114:00 — Optimal hedging of the interest rate swap book

With an optimization model interest rate curves are measured with increased accuracy from Overnight Index Swaps. Principal Component Analysis identifies the significant risk factors in interest rate markets. With these a Stochastic Programming model is formulated to determine the optimal hedge of the Overnight Index Swap book, where significant improvements are found relative to traditional delta hedging.
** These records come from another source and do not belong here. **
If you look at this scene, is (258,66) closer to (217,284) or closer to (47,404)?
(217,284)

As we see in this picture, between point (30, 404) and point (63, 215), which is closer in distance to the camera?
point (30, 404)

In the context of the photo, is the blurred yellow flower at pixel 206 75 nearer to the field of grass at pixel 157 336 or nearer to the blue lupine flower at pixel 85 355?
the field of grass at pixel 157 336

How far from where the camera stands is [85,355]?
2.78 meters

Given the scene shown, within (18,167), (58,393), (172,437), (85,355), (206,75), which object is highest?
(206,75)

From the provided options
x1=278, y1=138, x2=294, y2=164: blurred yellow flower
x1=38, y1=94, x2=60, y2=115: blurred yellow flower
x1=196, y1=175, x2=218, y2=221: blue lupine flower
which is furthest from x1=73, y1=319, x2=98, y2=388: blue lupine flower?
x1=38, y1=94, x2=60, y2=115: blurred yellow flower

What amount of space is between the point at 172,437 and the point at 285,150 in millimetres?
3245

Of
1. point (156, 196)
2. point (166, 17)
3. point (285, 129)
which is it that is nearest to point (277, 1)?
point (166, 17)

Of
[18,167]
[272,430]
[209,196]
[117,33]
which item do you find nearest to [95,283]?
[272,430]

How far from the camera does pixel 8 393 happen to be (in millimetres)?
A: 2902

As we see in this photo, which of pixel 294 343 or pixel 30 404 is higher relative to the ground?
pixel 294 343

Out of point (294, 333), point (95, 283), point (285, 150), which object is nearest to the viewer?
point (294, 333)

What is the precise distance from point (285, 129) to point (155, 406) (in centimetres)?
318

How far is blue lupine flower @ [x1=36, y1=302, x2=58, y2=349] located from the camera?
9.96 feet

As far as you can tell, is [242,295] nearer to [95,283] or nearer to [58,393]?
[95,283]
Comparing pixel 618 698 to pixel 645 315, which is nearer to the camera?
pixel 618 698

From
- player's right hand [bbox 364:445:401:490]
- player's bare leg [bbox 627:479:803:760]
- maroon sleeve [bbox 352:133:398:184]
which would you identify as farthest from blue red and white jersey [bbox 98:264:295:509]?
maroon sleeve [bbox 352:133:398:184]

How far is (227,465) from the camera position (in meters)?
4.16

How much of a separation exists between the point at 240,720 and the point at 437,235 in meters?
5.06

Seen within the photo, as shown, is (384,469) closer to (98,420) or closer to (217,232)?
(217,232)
214:30 — Predicting Limit Order Book Prices: A Machine Learning Approach

In high-frequency trading, the dynamics of a double auction market
emerge, with "buy" orders and "sell" orders queued and managed using a
limit order book (LOB). Within this framework, accurate prediction of
price movements becomes crucial for optimizing the performance of
high-frequency algorithms. This talk explores machine learning models
for forecasting the LOB mid-price, comparing Convolutional Neural
Networks (CNN) and Long Short-Term Memory (LSTM). First we will
explore various methods for modeling and predicting LOB mid-prices.
This forecasting involves diverse methodologies, including stochastic
differential equations, which capture market dynamics such as
mean-reversion, momentum, and volatility asymmetry. Second, we will
discuss the practical implementation across various scenarios. The
models will yield both regression and classification outputs,
incorporating time-defined and event-defined intervals, the latter
offering advantages in mitigating intraday seasonal effects. We will
also explore the impact of excluding the first 30 minutes and the last
30 minutes of data on performance, as price volatility and market
activity during these intervals tend to be greater than the rest of
the day.Finally, we will evaluate performance using machine learning
metrics such as the F1-score and R squared.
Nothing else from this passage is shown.